Joanna Howard is the author of Foreign Correspondent (Counterpath, 2013), On the Winding Stair (BOA Editions, 2009) and In the Colorless Round, (Noemi). Her work has appeared in Conjunctions, Verse, Bomb, Chicago Review, Brooklyn Rail, Unsaid, Quarterly West, American Letters & Commentary, Fourteen Hills, Western Humanities Review, Salt Hill, Tarpaulin Sky and elsewhere.  She has also co-translated Walls by Marcel Cohen (Black Square, 2009) and also co-translated Cows by Frederic Boyer (Noemi, 2014).
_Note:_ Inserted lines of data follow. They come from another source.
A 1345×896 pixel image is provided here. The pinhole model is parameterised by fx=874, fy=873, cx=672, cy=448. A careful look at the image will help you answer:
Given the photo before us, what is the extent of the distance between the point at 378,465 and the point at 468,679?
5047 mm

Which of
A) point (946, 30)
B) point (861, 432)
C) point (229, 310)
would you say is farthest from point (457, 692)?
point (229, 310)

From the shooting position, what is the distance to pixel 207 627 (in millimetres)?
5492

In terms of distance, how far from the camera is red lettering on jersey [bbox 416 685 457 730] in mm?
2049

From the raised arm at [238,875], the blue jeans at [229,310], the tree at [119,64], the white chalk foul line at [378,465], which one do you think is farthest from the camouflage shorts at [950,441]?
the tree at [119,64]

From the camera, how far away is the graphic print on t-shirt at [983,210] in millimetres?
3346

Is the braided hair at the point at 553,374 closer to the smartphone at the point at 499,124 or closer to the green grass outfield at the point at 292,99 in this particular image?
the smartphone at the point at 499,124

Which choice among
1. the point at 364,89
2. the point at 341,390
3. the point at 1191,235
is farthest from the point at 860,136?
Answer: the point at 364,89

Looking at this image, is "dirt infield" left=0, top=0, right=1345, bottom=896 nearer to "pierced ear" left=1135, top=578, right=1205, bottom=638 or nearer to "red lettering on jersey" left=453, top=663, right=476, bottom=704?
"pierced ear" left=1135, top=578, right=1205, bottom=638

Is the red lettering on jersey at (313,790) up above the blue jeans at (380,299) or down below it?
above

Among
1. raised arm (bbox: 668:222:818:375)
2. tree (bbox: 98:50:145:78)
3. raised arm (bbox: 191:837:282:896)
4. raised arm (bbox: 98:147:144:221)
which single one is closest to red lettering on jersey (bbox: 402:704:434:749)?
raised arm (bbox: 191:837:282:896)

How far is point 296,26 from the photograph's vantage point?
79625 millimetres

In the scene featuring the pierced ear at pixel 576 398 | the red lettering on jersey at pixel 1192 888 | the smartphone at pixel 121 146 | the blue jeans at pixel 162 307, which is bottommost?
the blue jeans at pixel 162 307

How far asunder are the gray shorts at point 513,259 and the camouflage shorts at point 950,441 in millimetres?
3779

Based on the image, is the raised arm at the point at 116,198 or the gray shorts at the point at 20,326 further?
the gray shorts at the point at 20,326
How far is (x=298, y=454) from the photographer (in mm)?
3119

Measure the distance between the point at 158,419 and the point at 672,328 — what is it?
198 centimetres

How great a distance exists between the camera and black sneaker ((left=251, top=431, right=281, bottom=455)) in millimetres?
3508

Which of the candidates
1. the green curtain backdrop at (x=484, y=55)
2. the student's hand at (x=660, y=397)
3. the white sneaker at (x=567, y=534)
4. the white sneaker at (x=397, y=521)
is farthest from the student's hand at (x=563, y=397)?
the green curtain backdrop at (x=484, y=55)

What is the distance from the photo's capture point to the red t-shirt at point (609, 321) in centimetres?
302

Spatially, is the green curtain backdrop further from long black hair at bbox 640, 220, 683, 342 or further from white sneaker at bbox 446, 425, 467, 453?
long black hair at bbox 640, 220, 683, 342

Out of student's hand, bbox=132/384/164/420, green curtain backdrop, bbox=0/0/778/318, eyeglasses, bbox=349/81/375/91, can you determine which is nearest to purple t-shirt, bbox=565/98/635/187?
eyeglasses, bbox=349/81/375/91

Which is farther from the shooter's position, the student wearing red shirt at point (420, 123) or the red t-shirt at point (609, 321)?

She lives in Providence and teaches at Brown University.

Acclaim for her work:

Foreign Correspondent is really a testament to the complex and ever-changing nature of popular and highbrow culture, as well as the often tenuous line that divides the real from the imaginary, the foreign from the domestic, and the distant from the accessible.” – Verse

“[the] enjoyable balance of reflective thought and impatient need for action is hard to sustain, yet Howard does, creating what reads at stretches like a blend of Tove Jansson’s fiction and Hunter S. Thompson’s letters.” – The Kenyon Review

“Joanna Howard’s lapidary debut On the Winding Stair is an escalier spiraling with brocaded lyricism, alternately swathed in darkness and bathed in phosphorescence.” – The Brooklyn Rail


What Joanna looks for in prose:

Presence of the imagination, first and foremost. Baroque or ornate writers find this through excess, flourish, and patterning. Should the prose style be clean and flat and quiet, the imagination emerges in the vision or voice: what is seen, what is chosen to be seen in relationship to other things seen, an incontrovertible elegance or a brightness of spirit, an openness. It seems to me that imagination is most often displayed when so many of the possibilities of the language at hand are allowed to circulate, so that a single word’s relationship is not closed down by the words in its immediate context, but that all words are left open—in the writer’s imagination, and later in the reader’s imagination—to seek other relationships across the text. Should this begin to shape narratively, this is delightful, but it is not requisite.